After successful authentication, the user is brought to the Home screen. The buttons along the left edge navigate to other 2D screen overlays. The buttons in the right corner manipulate camera perspective and visualization behavior.

Screen_Shot_2020-05-06_at_10.27.59_AM

  1. Home
  2. Data
  3. Modeling
  4. Assets
  5. Governance
  6. Epidemiology
  7. Collapse Sidebar
  8. Options
  9. Logout
  10. Reset Perspective

Home

The Home screen has numerous features. The primary feature of the Home screen is the Sources histogram, displaying the ingested record sources, the number of records per source, as well as date/time information relating to the ingested records.

Screen_Shot_2019-11-26_at_11.43.35_AM

  1. List of currently visible ingested sources
  2. Source Histogram of ingestion timeline for each visible source
    The actual data of the records are not displayed in the histogram. When browsing the sources histogram, the Lucd JedAI Client makes it easy to drill down on a time range of ingestion across all sources, down to the hour.
  3. Click-and-Drag date filter
    To narrow the range of shown data, click and drag the date filters to expand that window of time.
  4. Source Toggles
    Sometimes, a source may have had so much data ingested at a single time that it skews the histogram display scaling. In these cases, another useful function of the Home screen is the ability to hide that specific source from the histogram display by clicking its axis label. At this point, the chart will automatically re-scale the remaining visible data in the histogram, allowing a better, proportional chart display.
  5. Selectable bars
    To expand a single unit of time on the graph (e.g. see a single year of data), click on a bar to zoom in across all sources and change the axis scale to that unit of time. The Lucd JedAI Client allows scaling down to the day, so that a 24-hour period can be seen across all sources on the histogram.
  6. Active filters

Data & Visualization

The Data and Visualization screen is where users will query, visualize, perform Exploratory Data Analysis (EDA) functions, and transform the dataset into a Virtual Data Set (VDS) to be used with the machine learning model. The screen will initially open with a blank panel on the right and the Query option selected on the left.


Query Data

Screen_Shot_2019-11-26_at_11.44.27_AM

  1. Query tab
    To execute a query, begin by navigating to the Query tab. The Lucd JedAI Client provides four ways of querying data: Sources, Facets, Keywords / Dates, and Concepts. These can be combined to get a very specific result set.
  2. Data Sources
    To narrow which sources are queried, navigate to Sources and select the boxes of the desired sources. By default, none are selected, and so all sources will be queried.

- [Dataset extract]
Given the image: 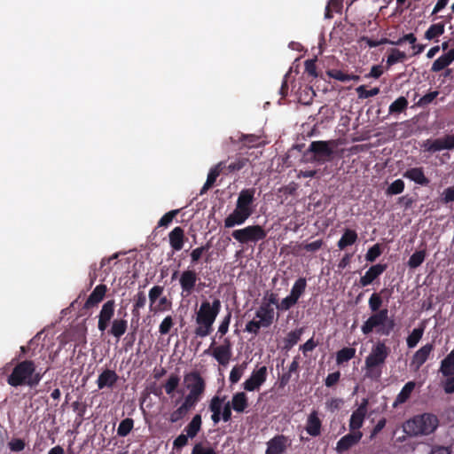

- [Your goal] Could you continue the Lucd JedAI Client guide at the top of the page, starting right after its sentence about all sources being queried by default?

- [Response to this task]
  3. Facets filters
    To filter by data facet, navigate to Facets, select the drop-down of a data model, click “Add Filter” next to the desired facet. Selected facet filters will show up below the available facets list. To remove a facet filter, click its red X button. Multiple filters on the same facet are possible.
  4. Keyword/Dates filter
    To search by keyword/date-time range, navigate to the Keywords/Dates tab and enter values in the desired fields.
  5. Concepts filter
    To search by concepts, navigate to the Concepts tab and enter a keyword into the first input field. Optionally, specify a similarity threshold in the second input field. Acceptable values range from 0 to 1. A list of concepts will display below the input field. Select one to see similar concepts in a list below the threshold input.
  6. Lucene Query
    Lucene queries can be run directly from the client.
  7. Execute Search
    Once query parameters have been specified, click search to see a basic table of the resulting dataset.
  8. Reset Parameters
    Click this button to reset search parameters.

*Sources *(2)** are OR’d together and Facets (3) are AND’d together in their own sub blocks before being combined inside a parent ‘must’ or ‘must_not’ block of the query with other parameters.*


Visualizations

Screen_Shot_2019-11-26_at_11.44.44_AM

  1. Visualize
    The Visualize tab provides numerous ways to view your data.
  2. Options
    To load a visualization, select it from the list.

Table

To see a table structure of all fields in the query results, use Table. This displays all fields of each record. To see more in-depth detail about a record, select it from the table.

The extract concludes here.